Creating a custom Counterfactual Logit Pairing Dataset

Applying Counterfactual Logit Pairing (CLP) to evaluate and improve the fairness of your model requires a counterfactual dataset. You create a counterfactual dataset by duplicating your existing dataset and changing the new dataset to add, remove, or modify identity terminology. This tutorial explains the approach and techniques for creating a counterfactual dataset for your existing text dataset.

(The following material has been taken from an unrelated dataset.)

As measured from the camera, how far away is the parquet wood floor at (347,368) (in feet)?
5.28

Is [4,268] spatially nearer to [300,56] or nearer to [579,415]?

You use your counterfactual dataset with the CLP technique by creating a new data object, CounterfactualPackedInputs, that contains the original_input and counterfactual_data, and looks like the following:

CounterfactualPackedInputs looks like the following:

CounterfactualPackedInputs(
  original_input=(x, y, sample_weight),
  counterfactual_data=(original_x, counterfactual_x,
                       counterfactual_sample_weight)
)

The original_input should be the original dataset that is used to train your Keras model. counterfactual_data should be a tf.data.Dataset with the original x value, the corresponding counterfactual_x value, and the counterfactual_sample_weight. The counterfactual_x value is nearly identical to the original value but with one or more of the attributes removed or replaced. This dataset is used to pair the loss function between the original value and the counterfactual value with the goal of assuring that the model’s prediction doesn’t change when the sensitive attribute is different. original_input and counterfactual_data need to be the same shape. You can duplicate values from counterfactual_data so that it’s the same number of elements as original_input.

Properties of counterfactual_data:

All original_x values need to have references to an identity group
Each counterfactual_x value is identical to the original value, but with one or more of the attributes removed or replaced
Have the same shape as original input (you can duplicate values so that they’re the same shape)

counterfactual_data does not need to:

Have overlap with data within original input
Have ground truth labels

Here’s an example of what a counterfactual_data would look like if you remove the term "gay".

original_x: “I am a gay man”
counterfactual_x: “I am a man” 
counterfactual_sample_weight”: 1

If you have a text classifier, you can use build_counterfactual_data to help create a counterfactual dataset. For all other data types, you need to provide a counterfactual dataset directly.

Setup

You'll begin by installing TensorFlow Model Remediation.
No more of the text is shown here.